With this assurance Pitou returned to his new home. He had experienced a great change. He had lost trust in himself. And so he slept badly. He recalled Gilbert's book; it was principally against the privileged classes and their abuses, and the cowardice of those who submitted to them. Pitou fancied he began to understand these matters better and he made up his mind to read more of the work on the morrow.
Rising early, he went down with it into the yard where he could have the light fall on the book through an open window with the additional advantage that he might see Catherine through it. She might be expected down at any moment.
But when he glanced up from his reading at the intervention of an opaque body between him and the light, he was amazed at the disagreeable person who caused the eclipse.
This was a man of middle age, longer and thinner than Pitou, clad in a coat as patched and thread-bare as his own—for Pitou had resumed his old clothes for the working day—while thrusting his head forward on a lank neck, he read the book with as much curiosity as the other felt relish—though it was upside down to him.
Ange was greatly astonished. A kind smile adorned the stranger's mouth in which a few snags stuck up, a pair crossing another like boar's fangs.

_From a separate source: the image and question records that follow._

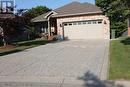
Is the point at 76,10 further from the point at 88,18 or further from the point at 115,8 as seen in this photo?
the point at 115,8

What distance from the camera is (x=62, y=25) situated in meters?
39.4

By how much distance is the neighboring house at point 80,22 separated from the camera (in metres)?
36.8

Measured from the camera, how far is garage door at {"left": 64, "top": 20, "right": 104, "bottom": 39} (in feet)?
122

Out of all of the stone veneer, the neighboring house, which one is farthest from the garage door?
the stone veneer

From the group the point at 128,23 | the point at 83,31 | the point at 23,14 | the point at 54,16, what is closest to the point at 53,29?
the point at 54,16

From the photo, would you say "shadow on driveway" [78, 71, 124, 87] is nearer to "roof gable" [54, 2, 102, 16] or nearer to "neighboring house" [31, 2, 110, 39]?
"neighboring house" [31, 2, 110, 39]

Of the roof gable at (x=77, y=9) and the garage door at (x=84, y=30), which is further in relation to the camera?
the roof gable at (x=77, y=9)

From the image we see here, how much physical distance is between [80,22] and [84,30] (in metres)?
1.24

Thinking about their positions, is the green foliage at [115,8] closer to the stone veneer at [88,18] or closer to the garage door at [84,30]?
the stone veneer at [88,18]

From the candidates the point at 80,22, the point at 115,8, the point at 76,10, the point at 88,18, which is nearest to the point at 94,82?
the point at 115,8

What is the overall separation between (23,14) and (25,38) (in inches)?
625

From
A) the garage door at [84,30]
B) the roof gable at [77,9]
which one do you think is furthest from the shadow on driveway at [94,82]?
the roof gable at [77,9]

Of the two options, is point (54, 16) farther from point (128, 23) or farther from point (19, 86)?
point (19, 86)

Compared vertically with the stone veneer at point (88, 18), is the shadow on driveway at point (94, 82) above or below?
below
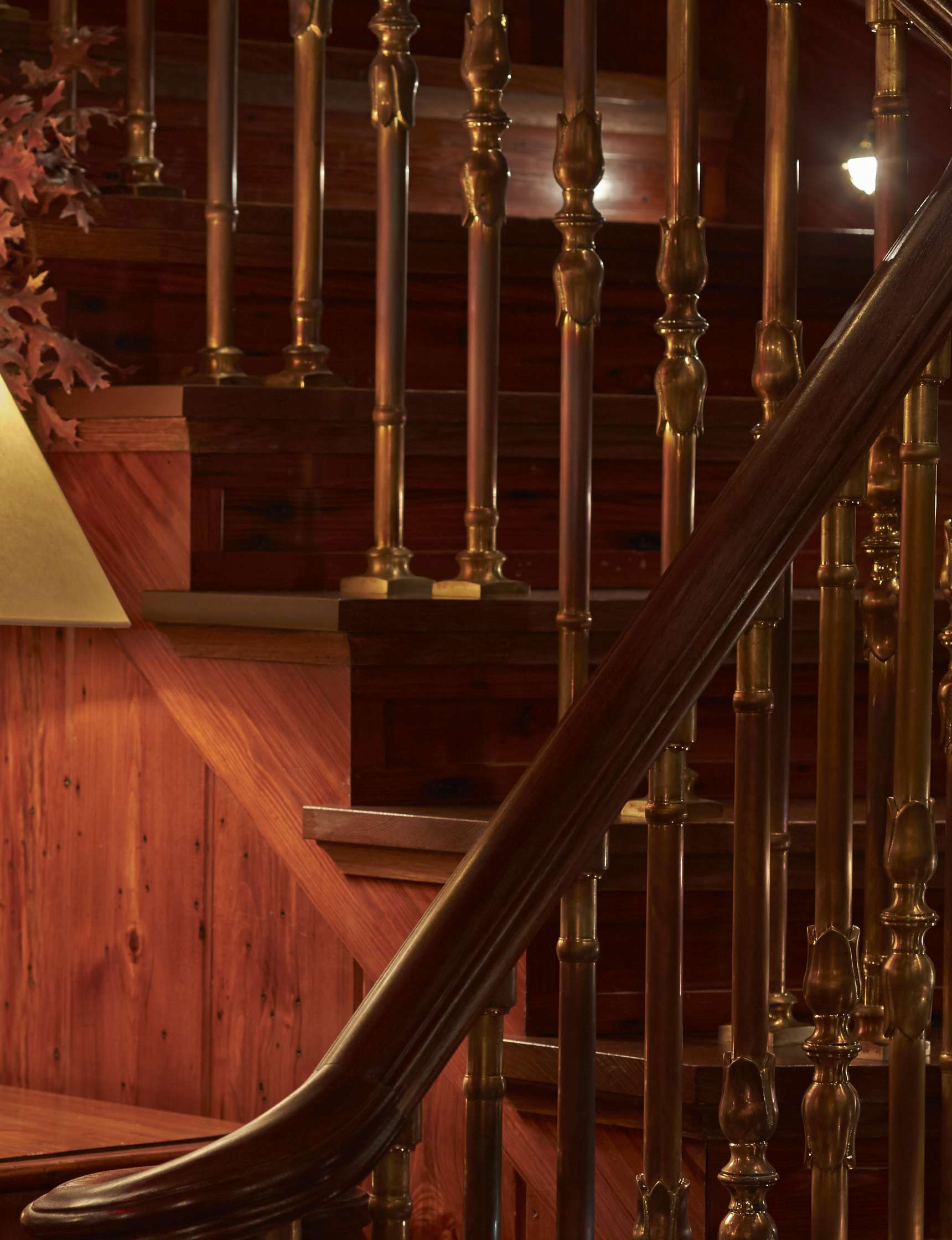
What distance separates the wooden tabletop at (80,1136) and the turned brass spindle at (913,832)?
2.37 feet

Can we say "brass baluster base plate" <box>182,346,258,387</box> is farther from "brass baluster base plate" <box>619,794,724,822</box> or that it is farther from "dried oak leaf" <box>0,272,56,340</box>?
"brass baluster base plate" <box>619,794,724,822</box>

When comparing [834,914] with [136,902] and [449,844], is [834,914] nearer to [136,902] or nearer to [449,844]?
[449,844]

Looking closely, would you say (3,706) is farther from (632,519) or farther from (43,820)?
Result: (632,519)

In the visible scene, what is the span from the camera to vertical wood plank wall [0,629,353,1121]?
6.44 feet

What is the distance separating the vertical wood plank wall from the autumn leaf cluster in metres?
0.30

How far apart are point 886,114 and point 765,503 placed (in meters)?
0.41

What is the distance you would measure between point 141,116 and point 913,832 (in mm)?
1453

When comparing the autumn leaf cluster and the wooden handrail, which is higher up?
the autumn leaf cluster

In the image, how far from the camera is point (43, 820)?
2.16 m

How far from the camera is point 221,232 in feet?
6.88

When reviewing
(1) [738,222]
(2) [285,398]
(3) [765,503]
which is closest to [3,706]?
(2) [285,398]

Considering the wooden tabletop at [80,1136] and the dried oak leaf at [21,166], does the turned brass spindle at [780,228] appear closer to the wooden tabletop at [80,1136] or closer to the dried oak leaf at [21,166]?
the wooden tabletop at [80,1136]

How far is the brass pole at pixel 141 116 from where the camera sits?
2312 millimetres

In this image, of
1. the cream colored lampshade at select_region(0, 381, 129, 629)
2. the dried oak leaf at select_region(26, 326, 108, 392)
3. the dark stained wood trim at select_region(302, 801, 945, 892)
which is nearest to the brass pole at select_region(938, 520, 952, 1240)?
the dark stained wood trim at select_region(302, 801, 945, 892)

"The American edition," said the man snuffling up his nose, "In octavo, 'On the Freedom of Man and the Independence of Nations. Boston, 1788.'"
Pitou opened his eyes in proportion to the progress of the unknown reader, so that when he had reached the end his eyes were at the utmost extent.
"Just so, sir," said Pitou.
"This is the treatise of Dr. Gilbert's?" said the man in black.
"Yes, sir," rejoined the young man politely.